Opportunity Solutions Project, an arm of the Florida-based conservative think tank Foundation for Government Accountability, and the Honest Elections Project, a conservative elections nonprofit that is part of the advisory board for Project 2025, both offered testimony supporting a ban.

Current state law does not provide guidance for ranked-choice voting methods, said Jason Long with the Kansas Office of the Revisor of Statutes. The bill, which was the subject of a hearing Monday, would establish a definition for ranked-choice voting and cement a ban on the practice at all levels of government. 

The bill defines ranked-choice voting as “a form of voting that allows voters to rank two or more candidates for an elected office in order of preference and tabulates the cast ballots in multiple rounds with the elimination of the lowest vote-receiving candidate after each round until a candidate receives a majority of the votes cast.”

Clay Barker, general counsel to the Kansas Secretary of State’s Office, testified that the purpose of ranked-choice voting is to ensure that “the eventual prevailing candidate is the consensus choice of a majority of the voters.”

Little research exists on the impacts of ranked-choice voting. Opponents say it is costly for governments, complicated for voters and might suppress voter turnout. Proponents say it increases voter satisfaction because the most popular candidate is more likely to win and offers alternatives to the two major political parties.

“Every time I hear it, I’m confused,” said Sen. Mike Thompson, chairman of the Senate federal and state affairs committee, at the Monday hearing.

Elaine Stephen, an opponent of the bill, likened the process of ranked-choice voting to selecting one’s lunch. 

“If you’re thinking hamburger versus taco versus pizza, (and) if you go and they don’t have hamburgers downstairs in the snack bar, well then you automatically know what your second choice is,” she said. “That’s what ranked-choice voting is.”

Stephen, who testified Monday on her own behalf despite her role as co-leader of the pro-ranked-choice voting organization Rank the Vote Kansas, pointed to Minneapolis, Alaska and Maine, which have enacted ranked-choice voting in recent years. Ireland and Australia have been using the method for more than a century each. 

Madeline Malisa, a Portland, Maine, fellow with Opportunity Solutions Project gave similar testimony as she did last year, saying ballots are discarded in order to achieve a majority vote. 

“It’s un-American to throw out ballots by design,” she said. 

Ballots are not thrown out because of the design of ranked-choice voting.
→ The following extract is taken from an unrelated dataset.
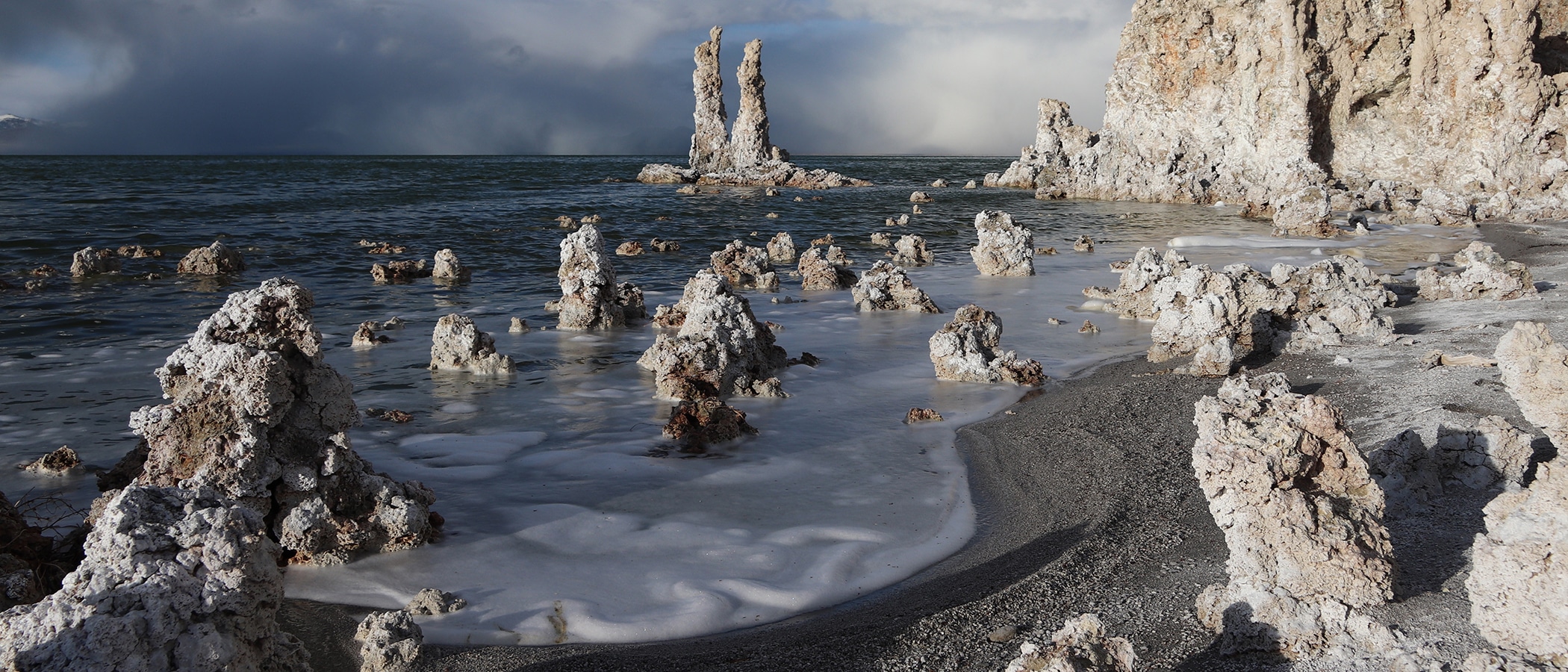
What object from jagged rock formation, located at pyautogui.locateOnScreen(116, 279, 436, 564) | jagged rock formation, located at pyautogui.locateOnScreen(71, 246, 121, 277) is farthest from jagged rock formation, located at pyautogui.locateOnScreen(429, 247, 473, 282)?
jagged rock formation, located at pyautogui.locateOnScreen(116, 279, 436, 564)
Instead, common reasons for ballot rejections could include failing to meet mail-in deadlines, incorrect voter registration information or voting at an incorrect polling location.

Jason Snead, the executive director of Honest Elections Project Action said ranked-choice voting “makes every stage of the voting process more complicated, so much so that enormous effort must be put into reeducating the public.”

Eleven states have rejected ranked-choice voting, including in Missouri where voters approved a ban in the 2024 election.

This story has been updated to clarify that ranked-choice voting has never been used in official elections — only in party-run elections, which are not the subject of the bill.